Walter White, played to perfection by Bryan Cranston, is without a doubt one of television’s greatest characters, by turns vulnerable and menacing, pathetic and triumphant. As a cancer-stricken chemistry teacher who turns to methamphetamine production in order to pay his medical bills and safeguard his family’s future, you’ll be cheering him every step of the way… until suddenly you’re not anymore.

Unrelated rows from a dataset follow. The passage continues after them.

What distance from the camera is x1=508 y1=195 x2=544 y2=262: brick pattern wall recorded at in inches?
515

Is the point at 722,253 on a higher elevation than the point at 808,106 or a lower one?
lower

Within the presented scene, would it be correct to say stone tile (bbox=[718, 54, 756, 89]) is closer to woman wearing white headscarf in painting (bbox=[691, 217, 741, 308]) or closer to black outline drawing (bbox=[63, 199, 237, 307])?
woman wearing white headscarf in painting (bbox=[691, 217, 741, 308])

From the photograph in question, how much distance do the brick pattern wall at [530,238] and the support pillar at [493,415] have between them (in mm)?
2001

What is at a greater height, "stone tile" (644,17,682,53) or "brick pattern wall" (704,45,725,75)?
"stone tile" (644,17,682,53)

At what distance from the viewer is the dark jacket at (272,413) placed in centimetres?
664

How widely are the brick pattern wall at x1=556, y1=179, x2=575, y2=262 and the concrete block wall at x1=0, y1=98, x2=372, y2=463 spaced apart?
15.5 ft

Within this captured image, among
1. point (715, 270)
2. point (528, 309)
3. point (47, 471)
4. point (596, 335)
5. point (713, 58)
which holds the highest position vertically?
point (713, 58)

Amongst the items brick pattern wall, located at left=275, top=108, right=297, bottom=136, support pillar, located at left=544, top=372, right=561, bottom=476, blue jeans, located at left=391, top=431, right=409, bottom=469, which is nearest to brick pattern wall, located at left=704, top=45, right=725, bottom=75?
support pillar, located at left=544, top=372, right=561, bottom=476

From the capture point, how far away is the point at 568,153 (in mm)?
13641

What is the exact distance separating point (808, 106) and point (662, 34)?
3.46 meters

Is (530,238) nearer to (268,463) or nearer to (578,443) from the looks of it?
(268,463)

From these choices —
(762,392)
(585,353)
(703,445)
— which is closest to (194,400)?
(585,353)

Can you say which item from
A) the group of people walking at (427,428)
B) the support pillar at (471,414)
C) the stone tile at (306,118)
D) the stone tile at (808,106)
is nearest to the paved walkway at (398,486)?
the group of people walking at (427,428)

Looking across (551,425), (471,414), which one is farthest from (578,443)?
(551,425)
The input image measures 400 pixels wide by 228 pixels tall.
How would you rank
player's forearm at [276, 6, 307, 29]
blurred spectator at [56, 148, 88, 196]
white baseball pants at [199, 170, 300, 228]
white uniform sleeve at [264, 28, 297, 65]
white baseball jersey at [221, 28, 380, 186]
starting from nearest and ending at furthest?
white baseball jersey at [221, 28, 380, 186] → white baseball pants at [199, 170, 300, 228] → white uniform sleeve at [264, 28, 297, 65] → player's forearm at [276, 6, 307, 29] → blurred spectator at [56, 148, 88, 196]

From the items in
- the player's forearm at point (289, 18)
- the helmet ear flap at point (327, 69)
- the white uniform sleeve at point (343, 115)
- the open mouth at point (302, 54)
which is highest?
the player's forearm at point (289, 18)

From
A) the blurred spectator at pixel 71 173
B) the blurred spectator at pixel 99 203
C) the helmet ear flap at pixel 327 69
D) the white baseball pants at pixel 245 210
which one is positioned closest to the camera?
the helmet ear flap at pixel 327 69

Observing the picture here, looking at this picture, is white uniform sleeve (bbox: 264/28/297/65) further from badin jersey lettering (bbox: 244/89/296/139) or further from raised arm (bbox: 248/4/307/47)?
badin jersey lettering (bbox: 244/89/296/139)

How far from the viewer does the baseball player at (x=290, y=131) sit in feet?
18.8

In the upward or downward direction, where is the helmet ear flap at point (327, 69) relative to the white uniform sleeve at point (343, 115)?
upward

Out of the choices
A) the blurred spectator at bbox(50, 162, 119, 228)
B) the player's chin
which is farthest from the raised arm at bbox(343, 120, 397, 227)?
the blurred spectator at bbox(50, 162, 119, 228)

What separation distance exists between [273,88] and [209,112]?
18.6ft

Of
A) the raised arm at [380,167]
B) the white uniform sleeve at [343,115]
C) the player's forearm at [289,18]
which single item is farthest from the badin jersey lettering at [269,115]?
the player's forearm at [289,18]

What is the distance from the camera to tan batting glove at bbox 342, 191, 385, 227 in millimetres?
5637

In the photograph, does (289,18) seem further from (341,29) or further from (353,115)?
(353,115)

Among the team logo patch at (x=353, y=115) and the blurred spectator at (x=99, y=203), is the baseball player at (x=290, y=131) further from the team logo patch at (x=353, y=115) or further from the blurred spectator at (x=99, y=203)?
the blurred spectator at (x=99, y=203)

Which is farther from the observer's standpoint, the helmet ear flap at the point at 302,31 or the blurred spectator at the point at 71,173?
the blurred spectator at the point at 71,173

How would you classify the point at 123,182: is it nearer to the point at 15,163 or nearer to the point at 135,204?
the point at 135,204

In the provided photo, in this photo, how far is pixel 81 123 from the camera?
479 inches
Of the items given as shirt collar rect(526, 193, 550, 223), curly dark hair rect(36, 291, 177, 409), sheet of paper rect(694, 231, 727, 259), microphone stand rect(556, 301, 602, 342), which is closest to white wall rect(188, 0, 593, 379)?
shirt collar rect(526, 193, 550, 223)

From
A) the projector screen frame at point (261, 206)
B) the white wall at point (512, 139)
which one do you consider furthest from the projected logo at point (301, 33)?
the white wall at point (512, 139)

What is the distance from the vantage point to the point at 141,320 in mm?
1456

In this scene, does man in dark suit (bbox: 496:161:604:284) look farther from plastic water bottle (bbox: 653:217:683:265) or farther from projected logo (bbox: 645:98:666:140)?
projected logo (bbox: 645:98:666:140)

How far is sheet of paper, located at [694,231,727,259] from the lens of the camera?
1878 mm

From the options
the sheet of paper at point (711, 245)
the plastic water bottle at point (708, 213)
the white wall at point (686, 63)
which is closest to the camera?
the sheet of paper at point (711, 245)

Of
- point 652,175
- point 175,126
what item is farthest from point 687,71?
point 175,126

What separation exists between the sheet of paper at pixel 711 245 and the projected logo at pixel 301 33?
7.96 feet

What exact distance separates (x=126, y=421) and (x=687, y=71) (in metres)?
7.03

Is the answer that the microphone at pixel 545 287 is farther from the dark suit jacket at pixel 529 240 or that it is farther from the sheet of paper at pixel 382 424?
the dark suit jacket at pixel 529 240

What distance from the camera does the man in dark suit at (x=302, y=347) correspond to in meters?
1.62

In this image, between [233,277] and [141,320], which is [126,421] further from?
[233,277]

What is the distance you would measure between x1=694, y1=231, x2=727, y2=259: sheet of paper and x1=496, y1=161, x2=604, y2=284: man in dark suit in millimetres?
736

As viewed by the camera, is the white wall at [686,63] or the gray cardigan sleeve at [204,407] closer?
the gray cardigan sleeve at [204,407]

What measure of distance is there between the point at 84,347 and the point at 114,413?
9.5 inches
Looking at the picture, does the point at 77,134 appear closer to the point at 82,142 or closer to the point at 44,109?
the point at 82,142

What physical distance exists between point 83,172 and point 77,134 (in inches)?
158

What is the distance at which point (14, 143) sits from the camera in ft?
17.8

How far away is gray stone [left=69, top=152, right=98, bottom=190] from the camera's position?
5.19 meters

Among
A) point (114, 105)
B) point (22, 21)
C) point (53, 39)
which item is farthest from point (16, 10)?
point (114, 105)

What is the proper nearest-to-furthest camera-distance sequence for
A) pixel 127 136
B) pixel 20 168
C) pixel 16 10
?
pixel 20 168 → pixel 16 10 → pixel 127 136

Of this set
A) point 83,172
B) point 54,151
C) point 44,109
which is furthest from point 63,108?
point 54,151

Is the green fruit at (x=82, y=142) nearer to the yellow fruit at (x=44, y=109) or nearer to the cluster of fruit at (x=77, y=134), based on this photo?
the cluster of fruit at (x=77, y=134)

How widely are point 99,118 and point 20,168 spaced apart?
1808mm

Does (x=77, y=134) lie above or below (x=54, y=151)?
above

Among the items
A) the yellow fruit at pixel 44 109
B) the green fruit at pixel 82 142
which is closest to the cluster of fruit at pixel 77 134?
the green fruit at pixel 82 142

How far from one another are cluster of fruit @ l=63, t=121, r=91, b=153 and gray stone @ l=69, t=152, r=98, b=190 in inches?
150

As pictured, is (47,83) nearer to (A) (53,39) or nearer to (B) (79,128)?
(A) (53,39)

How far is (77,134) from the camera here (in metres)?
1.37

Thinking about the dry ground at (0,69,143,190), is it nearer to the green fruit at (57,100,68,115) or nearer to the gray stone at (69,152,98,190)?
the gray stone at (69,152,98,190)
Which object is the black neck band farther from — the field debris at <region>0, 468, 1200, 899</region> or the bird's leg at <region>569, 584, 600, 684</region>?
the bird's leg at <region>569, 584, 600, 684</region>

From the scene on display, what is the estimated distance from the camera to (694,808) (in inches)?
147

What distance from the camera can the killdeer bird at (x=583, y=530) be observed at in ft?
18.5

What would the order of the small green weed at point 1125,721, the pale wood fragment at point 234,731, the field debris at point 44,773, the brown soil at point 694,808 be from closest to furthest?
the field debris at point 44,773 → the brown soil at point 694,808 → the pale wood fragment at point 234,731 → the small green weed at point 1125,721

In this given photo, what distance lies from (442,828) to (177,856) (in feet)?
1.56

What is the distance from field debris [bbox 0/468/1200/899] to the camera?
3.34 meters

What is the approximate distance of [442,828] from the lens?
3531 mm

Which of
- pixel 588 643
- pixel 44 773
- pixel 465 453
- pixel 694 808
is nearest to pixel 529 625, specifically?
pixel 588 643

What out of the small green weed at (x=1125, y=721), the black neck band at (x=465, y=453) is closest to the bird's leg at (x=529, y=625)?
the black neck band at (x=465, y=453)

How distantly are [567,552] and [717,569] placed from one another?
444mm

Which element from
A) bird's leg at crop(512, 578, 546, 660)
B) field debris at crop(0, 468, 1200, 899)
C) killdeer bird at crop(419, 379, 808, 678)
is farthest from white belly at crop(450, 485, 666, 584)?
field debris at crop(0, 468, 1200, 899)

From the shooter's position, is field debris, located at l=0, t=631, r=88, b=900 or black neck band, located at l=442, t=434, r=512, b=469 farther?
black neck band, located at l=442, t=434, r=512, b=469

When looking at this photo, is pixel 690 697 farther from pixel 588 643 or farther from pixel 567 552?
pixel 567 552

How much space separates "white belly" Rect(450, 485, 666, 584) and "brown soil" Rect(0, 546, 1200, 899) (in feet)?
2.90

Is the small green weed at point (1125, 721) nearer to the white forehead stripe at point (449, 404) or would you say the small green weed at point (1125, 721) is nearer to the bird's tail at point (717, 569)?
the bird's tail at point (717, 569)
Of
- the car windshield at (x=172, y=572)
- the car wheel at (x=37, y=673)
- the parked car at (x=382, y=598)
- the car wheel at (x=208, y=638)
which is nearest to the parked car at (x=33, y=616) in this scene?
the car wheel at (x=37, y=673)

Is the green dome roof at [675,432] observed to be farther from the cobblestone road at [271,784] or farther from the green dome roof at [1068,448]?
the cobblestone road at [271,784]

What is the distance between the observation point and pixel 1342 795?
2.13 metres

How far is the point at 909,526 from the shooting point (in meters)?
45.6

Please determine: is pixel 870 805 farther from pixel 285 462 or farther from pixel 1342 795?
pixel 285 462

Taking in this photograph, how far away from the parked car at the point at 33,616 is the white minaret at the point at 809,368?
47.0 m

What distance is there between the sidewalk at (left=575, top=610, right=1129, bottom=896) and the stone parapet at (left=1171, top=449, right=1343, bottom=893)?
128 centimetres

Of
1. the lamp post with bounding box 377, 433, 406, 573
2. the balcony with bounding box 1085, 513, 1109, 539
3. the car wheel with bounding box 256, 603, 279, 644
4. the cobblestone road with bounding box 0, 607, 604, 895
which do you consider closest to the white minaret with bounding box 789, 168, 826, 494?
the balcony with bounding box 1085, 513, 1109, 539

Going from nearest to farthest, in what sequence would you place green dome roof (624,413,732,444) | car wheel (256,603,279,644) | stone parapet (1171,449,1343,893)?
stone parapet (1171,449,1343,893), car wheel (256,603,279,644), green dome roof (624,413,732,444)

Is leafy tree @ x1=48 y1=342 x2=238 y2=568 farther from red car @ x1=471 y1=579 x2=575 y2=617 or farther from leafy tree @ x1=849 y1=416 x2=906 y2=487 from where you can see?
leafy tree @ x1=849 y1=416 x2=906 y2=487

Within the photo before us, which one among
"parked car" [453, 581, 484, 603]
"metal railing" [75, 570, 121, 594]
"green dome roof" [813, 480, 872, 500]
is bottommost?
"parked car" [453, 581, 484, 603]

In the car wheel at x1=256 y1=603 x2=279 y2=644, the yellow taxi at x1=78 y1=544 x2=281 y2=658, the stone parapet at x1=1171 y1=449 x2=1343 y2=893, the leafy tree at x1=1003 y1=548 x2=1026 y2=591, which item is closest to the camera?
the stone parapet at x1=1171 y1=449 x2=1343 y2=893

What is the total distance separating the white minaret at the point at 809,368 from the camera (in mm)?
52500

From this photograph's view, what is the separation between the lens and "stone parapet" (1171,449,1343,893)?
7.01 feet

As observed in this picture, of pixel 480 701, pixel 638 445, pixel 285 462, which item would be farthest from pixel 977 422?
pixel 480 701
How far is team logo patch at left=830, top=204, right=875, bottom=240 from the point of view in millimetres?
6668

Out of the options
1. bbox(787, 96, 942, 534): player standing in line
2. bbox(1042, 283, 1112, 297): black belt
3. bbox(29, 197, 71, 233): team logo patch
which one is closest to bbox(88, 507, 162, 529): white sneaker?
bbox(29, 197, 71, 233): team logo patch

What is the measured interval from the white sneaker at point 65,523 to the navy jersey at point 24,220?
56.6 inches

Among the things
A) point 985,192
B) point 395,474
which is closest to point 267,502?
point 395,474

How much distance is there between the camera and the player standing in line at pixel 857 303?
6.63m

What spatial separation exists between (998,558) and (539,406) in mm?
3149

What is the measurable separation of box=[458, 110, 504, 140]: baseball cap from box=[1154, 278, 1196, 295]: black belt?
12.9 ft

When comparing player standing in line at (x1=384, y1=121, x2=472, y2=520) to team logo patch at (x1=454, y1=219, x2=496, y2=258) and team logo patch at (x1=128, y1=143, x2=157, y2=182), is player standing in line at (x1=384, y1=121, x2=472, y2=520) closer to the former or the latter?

Watch Breaking Bad on Netflix USA
Black Mirror (S1-6)
Not only has Netflix given Charlie Brooker and his team the freedom to tell more stories and let each one run without ad breaks for as long as it needs to, it’s also handed them a budget big enough to expand the scale, scope and special effects.
A collection of self-contained cautionary tales about our relationship with technology, Black Mirror is unnerving stuff, enhanced by the fact that the stories are generally set in a very near future that’s all too recognisable. But fear not, the trademark blacker-than-black humour has also been retained, so you’ll chuckle almost as much as you’ll squirm. Must-see TV for anyone obsessed with tech.
The Crown (S1-6)
Ranking as one of Netflix’s most impressive original series to date, The Crown manages to turn a decade of so of fairly recent history into enthralling, lush drama. That’s partly down to the phenomenal production values that have been instilled in this retelling of Elizabeth II’s early years starring Claire Foy and Matt Smith (and later Olivia Colman, Tobias Menzies, Imelda Staunton and Jonathan Pryce). Well over $100 million was invested in the first season alone, and that all adds up to a swanky amount of period detail.
Even those of staunch republican leanings will find themselves sucked in to the six full seasons, which chart a series of major national events as well as delve into the personal lives of the Windsors during Elizabeth’s reign.